### DIRECTION
Repeat word for word the part of the items below that opens with the line containing "How large a" and continues through the end of the items.

### EXERCISE INPUT
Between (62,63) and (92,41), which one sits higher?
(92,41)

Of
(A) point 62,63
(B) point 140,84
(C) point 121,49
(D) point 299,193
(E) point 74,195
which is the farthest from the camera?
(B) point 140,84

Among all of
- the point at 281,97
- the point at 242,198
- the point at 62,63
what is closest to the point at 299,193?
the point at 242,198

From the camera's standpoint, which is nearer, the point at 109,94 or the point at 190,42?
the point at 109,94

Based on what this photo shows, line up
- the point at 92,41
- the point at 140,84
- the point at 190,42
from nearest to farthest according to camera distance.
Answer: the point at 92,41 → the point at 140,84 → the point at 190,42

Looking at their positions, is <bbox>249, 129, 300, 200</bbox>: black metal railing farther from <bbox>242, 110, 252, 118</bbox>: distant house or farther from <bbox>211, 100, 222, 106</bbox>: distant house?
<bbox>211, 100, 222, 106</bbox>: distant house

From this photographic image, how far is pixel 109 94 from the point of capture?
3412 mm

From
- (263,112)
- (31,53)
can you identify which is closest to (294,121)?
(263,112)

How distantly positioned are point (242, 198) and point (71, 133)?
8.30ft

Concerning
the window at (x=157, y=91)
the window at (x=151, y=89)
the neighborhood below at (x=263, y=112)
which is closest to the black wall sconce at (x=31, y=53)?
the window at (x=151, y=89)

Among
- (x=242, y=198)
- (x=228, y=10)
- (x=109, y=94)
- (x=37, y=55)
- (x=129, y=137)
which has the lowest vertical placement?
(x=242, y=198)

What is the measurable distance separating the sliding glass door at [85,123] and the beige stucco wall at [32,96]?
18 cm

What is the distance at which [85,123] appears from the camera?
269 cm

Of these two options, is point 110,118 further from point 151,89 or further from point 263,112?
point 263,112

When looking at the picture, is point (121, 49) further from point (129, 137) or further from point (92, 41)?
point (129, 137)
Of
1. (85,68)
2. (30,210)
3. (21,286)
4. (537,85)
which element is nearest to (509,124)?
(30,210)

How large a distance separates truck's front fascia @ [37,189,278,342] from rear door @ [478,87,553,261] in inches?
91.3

### THE REPLY
How large a distance separates truck's front fascia @ [37,189,278,342] from rear door @ [478,87,553,261] in inches?
91.3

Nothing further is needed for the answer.